Radiation has been keeping me busy. I go down to the Virginia Piper Cancer center at Abbott 5 days a week for my treatment. I know I have touched a little previously that radiation is essentially pretty quick and painless. I head back into the room and visit with my same nice friendly techs everyday. They situate me down on the table and then place my mask on and lock it down. There is a bright red light that shines down which helps to notice any movement but basically I just close my eyes and stay still. The table adjusts and the arm connected to it are what move to get the position correct. The laser goes off twice. I can hear it but luckily don’t feel anything. The first time it goes off, is the longer of the 2 times and each week the time of this one increases. Once that is done the table rotates 90 degrees and then the laser goes off again for the second shorter time. The unfortunate part of the second round, is every time there is an awful burning smell. Imagine what you will, a burned hair or flesh smell and I can’t breathe through my mouth because it is closed under my mask so I get 2 wonderful deep breaths of the odor before it dissipates. Unfortunate but not awful. Just a reminder of what I am actually doing there. Then, it’s done for that day. Once a week I meet with a nurse and see the Radiation Oncologist. We discuss any side effects. I did start having some headaches so I was put on a steroid to help with that. They believe it is just some swelling from the activity on the brain. Common thing to happen. There is also an antibiotic I have to take every Monday, Wednesday and Friday. The most important thing for me during this time is to stay healthy. Each week I am always asked about tingling and numbness which I haven’t experienced so I believe I’m tolerating it well. The hair loss is legit, I’ve got a nice bald patch in the back of my head where my treatment area is. This last week I am noticing some scalp irritation so I have to apply a specialty cream they gave me. It is a little itchy and uncomfortable at times but not too bad.
I am lucky regarding my chemotherapy and just take my oral pills at night at home. I do have to get blood drawn once a week. They do a complete blood count, and my levels have all been normal so far, so they say my body is tolerating it well at this point. The biggest side effects from the chemo is nausea and constipation. Both of which can be easily dealt with extra meds.
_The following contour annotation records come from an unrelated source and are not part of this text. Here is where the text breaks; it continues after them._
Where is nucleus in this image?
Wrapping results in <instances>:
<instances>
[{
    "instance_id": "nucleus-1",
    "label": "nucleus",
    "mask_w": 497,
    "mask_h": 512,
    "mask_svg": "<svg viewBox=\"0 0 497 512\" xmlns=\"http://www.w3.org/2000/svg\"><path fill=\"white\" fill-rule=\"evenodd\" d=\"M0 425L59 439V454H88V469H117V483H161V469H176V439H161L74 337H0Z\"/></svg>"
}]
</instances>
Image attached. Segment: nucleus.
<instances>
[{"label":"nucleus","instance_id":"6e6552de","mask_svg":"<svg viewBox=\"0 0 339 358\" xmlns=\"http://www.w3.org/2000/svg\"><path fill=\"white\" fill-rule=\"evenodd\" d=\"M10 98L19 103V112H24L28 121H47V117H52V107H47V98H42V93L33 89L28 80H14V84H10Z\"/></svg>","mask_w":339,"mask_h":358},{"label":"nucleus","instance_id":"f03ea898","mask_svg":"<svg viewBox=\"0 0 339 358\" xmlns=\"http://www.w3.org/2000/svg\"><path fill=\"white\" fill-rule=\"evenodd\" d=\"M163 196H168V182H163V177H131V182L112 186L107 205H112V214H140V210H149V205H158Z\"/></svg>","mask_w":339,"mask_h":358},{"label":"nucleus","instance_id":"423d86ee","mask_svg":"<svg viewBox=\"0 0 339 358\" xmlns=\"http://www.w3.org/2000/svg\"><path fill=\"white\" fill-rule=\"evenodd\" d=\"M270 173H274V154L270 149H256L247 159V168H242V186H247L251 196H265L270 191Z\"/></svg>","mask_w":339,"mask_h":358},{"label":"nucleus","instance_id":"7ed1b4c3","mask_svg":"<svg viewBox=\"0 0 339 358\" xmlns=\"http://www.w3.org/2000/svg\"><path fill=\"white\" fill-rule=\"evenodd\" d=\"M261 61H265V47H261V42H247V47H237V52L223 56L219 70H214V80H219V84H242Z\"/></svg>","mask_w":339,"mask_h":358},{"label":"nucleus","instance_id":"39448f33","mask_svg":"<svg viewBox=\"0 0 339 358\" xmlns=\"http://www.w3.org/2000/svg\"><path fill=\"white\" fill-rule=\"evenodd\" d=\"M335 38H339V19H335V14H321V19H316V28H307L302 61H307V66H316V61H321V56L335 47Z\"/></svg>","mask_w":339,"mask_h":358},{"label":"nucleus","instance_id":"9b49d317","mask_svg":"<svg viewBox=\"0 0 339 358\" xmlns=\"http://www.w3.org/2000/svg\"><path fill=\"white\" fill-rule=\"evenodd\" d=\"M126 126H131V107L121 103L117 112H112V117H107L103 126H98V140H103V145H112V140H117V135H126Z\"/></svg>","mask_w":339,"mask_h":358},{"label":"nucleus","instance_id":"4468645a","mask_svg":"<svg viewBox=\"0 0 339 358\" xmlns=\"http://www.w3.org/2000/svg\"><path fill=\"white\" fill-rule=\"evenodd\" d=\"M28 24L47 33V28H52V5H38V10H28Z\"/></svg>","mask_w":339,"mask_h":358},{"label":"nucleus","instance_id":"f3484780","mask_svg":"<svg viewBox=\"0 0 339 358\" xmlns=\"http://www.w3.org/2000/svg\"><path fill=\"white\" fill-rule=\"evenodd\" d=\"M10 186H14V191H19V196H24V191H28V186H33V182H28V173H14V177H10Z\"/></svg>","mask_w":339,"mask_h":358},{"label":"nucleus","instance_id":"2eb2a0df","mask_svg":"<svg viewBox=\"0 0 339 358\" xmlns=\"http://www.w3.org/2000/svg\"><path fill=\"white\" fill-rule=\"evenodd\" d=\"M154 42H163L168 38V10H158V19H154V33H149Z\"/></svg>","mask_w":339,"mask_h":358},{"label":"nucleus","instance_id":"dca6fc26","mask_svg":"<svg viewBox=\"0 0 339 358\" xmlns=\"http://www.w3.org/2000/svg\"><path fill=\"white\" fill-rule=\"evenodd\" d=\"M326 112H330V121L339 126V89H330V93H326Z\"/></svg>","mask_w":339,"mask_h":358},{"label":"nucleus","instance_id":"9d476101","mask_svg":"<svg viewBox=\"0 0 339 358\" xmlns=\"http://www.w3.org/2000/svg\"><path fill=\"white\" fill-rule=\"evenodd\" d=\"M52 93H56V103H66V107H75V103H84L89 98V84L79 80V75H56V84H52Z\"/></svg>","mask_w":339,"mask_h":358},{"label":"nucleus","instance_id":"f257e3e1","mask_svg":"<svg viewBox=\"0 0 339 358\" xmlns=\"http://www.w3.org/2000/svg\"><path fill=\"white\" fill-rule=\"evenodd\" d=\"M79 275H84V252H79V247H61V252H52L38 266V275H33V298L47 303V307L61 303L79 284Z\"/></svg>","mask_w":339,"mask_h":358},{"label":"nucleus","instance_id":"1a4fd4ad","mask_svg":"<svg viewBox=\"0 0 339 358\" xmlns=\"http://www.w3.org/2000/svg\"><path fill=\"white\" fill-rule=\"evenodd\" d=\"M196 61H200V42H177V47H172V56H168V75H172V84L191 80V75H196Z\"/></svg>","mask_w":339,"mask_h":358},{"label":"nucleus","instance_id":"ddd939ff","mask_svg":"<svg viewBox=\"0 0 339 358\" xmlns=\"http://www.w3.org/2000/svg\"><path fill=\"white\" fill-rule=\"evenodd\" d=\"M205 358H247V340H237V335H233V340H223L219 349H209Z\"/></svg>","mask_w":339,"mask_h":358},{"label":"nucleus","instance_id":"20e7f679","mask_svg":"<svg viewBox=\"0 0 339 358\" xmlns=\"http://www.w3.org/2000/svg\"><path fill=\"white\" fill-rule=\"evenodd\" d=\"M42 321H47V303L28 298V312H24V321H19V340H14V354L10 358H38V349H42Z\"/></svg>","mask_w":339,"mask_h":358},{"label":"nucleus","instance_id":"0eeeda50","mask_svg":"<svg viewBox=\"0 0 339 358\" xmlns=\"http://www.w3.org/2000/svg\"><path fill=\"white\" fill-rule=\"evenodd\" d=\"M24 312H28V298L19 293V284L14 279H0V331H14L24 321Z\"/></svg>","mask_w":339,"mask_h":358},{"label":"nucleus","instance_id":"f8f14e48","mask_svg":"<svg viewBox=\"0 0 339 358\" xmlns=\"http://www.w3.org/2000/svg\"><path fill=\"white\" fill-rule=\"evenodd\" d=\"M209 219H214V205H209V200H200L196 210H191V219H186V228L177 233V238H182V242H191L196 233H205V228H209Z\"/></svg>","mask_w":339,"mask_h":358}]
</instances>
I take so many medications now it is crazy. I addition to treatment ones, I also take an anti seizure medication twice daily. I had to get weekly pill containers to keep everything organized! As far as the chemo this round, I will only take 5 weeks worth in this first cycle because I need to stop radiation and chemo at the same time. My body needs a 2 week break before my next chemo cycle. The plan stands now that I will continue with chemo on a higher dosage cycle where I take pills for 5 days, then have 23 days off. This will continue for 12-18 months. However this plan can easily change depending on the results of scans. My first post-treatment scan is on May 29th. I will then have a scan every 8 weeks. I’m already feeling a new term I picked up on my new cancer journey, scanxiety! Made me giggle a little because how true! It is a new way to live life when you could be redirected in a different path every couple of months. It will be an adjustment, that’s for sure.
Truly my days revolve around treatment, eating, napping and taking medications. Honestly without the cancer part I would be living the dream :) I pray my body continues to tolerate everything as well as it can!